■ Text section

*** Begin section ***

To the extent that Caimite's claims of ineffective assistance of trial counsel are based on conduct that was apparent from the trial record, his claims are procedurally barred; Caimite did not raise these claims on direct appeal and he has shown neither that failure to hear his claim would result in a fundamental miscarriage of justice nor actual prejudice and cause for this default. Sweet v. Bennett, 353 F.3d 135, 139-41 (2d Cir. 2003) (finding a § 2254 habeas petitioner's claim of ineffective assistance of trial counsel procedurally barred because of appellate counsel's unjustifiable failure, despite a sufficient record, to raise this claim on direct appeal).*fn1 In any event, all of Caimite's ineffective assistance of counsel claims, even if they are not procedurally barred, are meritless.

*** End section ***

■ Dataset section
*** Begin section ***

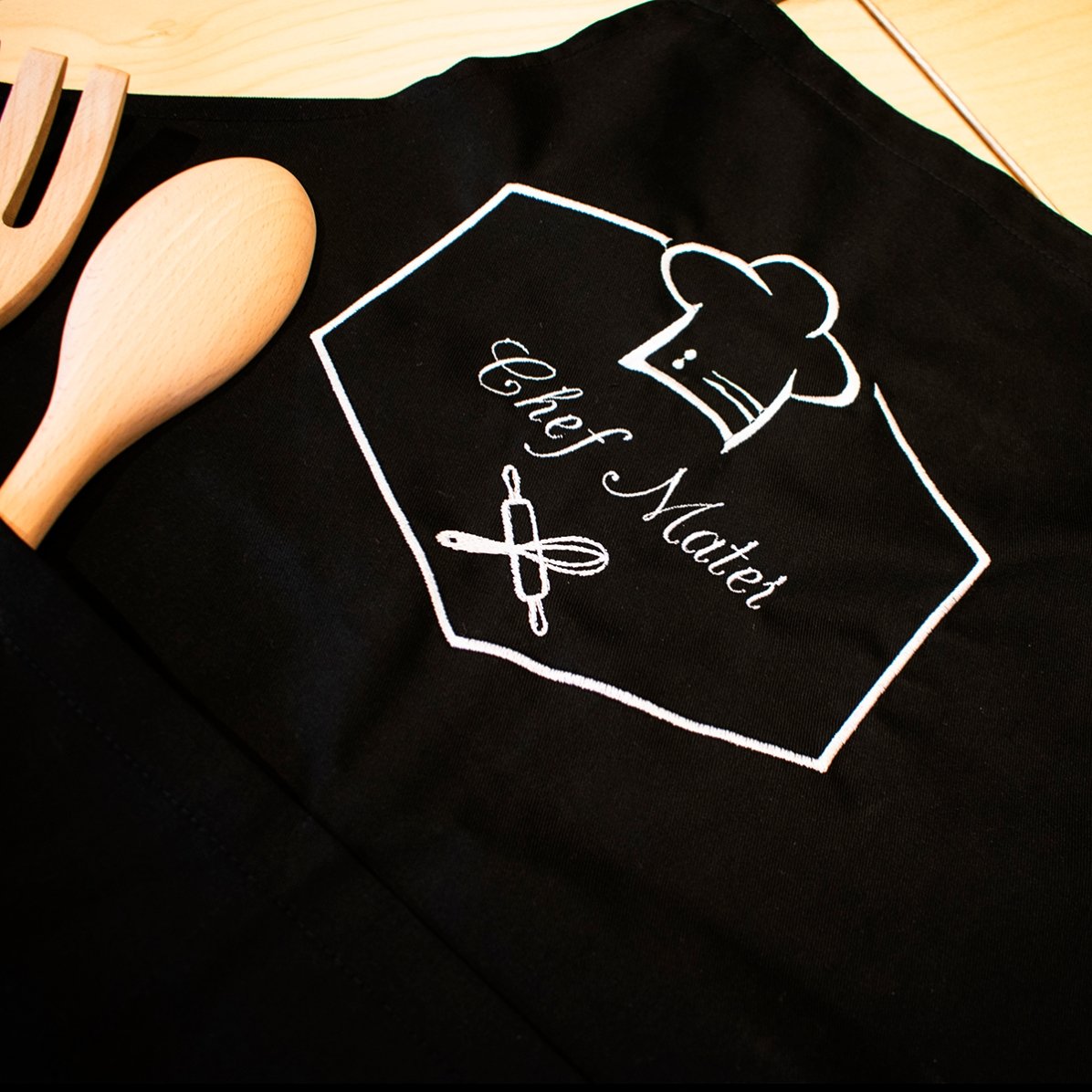 Gepersonaliseerd assortiment met tekst - Chef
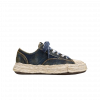 메종 미하라 야스히로 피터슨23 OG 솔 워시드 데님 로우탑 스니커즈 블루 A13FW714-Blue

*** End section ***

■ Exercise requirements
A) Answer these questions from the passage on Caimite's ineffective assistance claims:
(i) Which court decided Sweet v. Bennett, and in what year?
(ii) Under what condition does the passage say Caimite's claims of ineffective assistance of trial counsel are procedurally barred?
(iii) Even if they are not procedurally barred, what does the passage call all of Caimite's ineffective assistance of counsel claims?
B) Rewrite the part of the passage on Caimite's ineffective assistance claims starting with "To the extent" and going on through "barred, are meritless.", putting "without merit" in place of "meritless".

■ Per-task answers
A)
(i) The Second Circuit (2d Cir.), in 2003.
(ii) They are barred to the extent that they are based on conduct that was apparent from the trial record.
(iii) Meritless.

B)
To the extent that Caimite's claims of ineffective assistance of trial counsel are based on conduct that was apparent from the trial record, his claims are procedurally barred; Caimite did not raise these claims on direct appeal and he has shown neither that failure to hear his claim would result in a fundamental miscarriage of justice nor actual prejudice and cause for this default. Sweet v. Bennett, 353 F.3d 135, 139-41 (2d Cir. 2003) (finding a § 2254 habeas petitioner's claim of ineffective assistance of trial counsel procedurally barred because of appellate counsel's unjustifiable failure, despite a sufficient record, to raise this claim on direct appeal).*fn1 In any event, all of Caimite's ineffective assistance of counsel claims, even if they are not procedurally barred, are without merit.